The Borg That Roared: ESPN Attacks Local News

July 22 2009, 10:58am

The working title for this post was “The Mouse That Roared,” a riff on the mascot of ESPN’s majority owner, Disney. But there’s nothing mouse-like about ESPN. And, unlike the film of the same title, ESPN isn’t marching on newspapers’ turf with white flags at the ready. The 30-year-old network calls itself the “Worldwide Leader in Sports,” a nearly irrefutable claim when one tallies the Borg-like reach of its cable channels, local radio affiliates, blogs, international sites and more.

Accordingly, tremors from Sunday’s news that ESPN is adding local sports coverage – with plans to go hyper-local (think softball leagues) – have rippled well beyond editors’ offices. With local readers and ad dollars in the crosshairs of sports media’s biggest, best-funded promotional howitzer, this is a vastly bigger worry for newspapers than Google News’ parasitical attributes.

Why? Consider this stat from the Times story: “In less than three months, ESPN Chicago has become the city’s top sports site, attracting about 590,000 unique visitors in June… Second place went to the Tribune’s online sports section with 455,000 unique visitors.”

What’s amazing is not that it happened, it’s the velocity with which it happened. The Tribune has been the authority on Chicago sports for 162 years; ESPN only needed three months to undo that.

And it’s not just the sports desk that should be worried. Last month, the Huffington Post announced its plans to expand into local news. Resistance is futile.

Of course, competition from ESPN, HuffPo and other national outlets isn’t news to newspapers, which have traditionally relied on the defense that national outlets lack the well-sourced local beat reporters to compete head to head.

Until now,as Dan Shanoff notes:

“Here’s an unintentionally funny quote from LA Times sports associate editor Randy Harvey: ‘It would be foolish to underestimate ESPN, but it comes down to resources. I don’t see them being able to replicate what we do.’

“Do what, Randy? Cut your hockey coverage? Let marquee columnists like JA Adande leave for…oh, let’s see, ESPN.com? … How about the way Harvey has let Bill Plaschke become more TV personality than newspaper columnist — on…ESPN? (Again: ESPNLA will have Plaschke video from Around the Horn. What’s LATimes.com got?)”

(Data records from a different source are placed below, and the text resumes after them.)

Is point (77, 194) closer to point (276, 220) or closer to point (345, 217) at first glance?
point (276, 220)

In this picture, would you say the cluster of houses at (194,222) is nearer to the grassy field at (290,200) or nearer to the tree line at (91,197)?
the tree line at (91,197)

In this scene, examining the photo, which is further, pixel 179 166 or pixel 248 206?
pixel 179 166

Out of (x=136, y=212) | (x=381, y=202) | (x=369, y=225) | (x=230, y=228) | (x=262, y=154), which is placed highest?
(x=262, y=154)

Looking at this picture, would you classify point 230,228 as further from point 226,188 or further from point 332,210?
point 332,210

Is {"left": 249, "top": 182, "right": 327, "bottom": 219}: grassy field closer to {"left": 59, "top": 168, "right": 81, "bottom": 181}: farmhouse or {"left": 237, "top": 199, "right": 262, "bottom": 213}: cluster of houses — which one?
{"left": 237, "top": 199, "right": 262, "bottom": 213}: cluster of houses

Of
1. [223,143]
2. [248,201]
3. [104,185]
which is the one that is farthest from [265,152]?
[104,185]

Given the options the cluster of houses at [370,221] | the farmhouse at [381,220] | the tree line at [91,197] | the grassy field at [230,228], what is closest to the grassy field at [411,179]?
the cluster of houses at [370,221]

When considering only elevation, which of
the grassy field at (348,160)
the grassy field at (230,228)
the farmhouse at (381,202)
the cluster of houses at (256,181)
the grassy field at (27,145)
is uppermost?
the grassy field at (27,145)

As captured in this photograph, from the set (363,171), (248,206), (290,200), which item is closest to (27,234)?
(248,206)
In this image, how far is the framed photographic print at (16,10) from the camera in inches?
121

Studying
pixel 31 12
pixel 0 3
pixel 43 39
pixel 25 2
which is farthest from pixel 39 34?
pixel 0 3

Indeed, ESPN has been poaching talent from local papers for years, a trend exacerbated by local newsrooms’ collapsing budgets. Now, it appears, these chickens have come home to roost.

Fortunately for newspapers, this is a war that can be waged on the cheap. According to the Times article, ESPN primarily will use existing resources and need only 15 new staff members to run the Dallas, Los Angeles and New York properties.

How is going local such a high-leverage move for ESPN, HuffPo, et al? In a word, aggregation. Check out ESPN’s Rumor Central pages, where ESPN culls non-ESPN content by topic area, bundles it with internally-generated content, and charges its “Insiders” subscribers for access. Per Shanoff:

“As quickly as a good nugget can be reported by someone like the Times, a quick-acting (and inexpensive) ESPNLA intern (or low-paid editor) can have it on the ESPNLA site.”

Actually, it can be more efficient, scalable and effective than that. Just ask OneSpot clients like the Wall Street Journal, the Houston Chronicle, the San Francisco Chronicle or others. Instead of relying solely on the selection of a single editor, blogger or intern, these organizations tap into the hive mind of thousands of editors, bloggers, Twitterers and others who link to the best of the web. The key is quality content aggregation with smart curation to select the best of the best. And, as ESPN has proven, quality, curated content can also be monetized. Let us show you how.

ESPN’s blitzkrieg into local markets may resemble Amazon.com’s takeover of so many retail categories. Both are category-killer brands executing ruthlessly clever online strategies while incumbents, beholden to brick-and-mortar interests and budgets, struggle to keep up. But ESPN is winning by outsmarting, rather than outspending. With nimbleness and creativity, newspapers can fight fire with fire.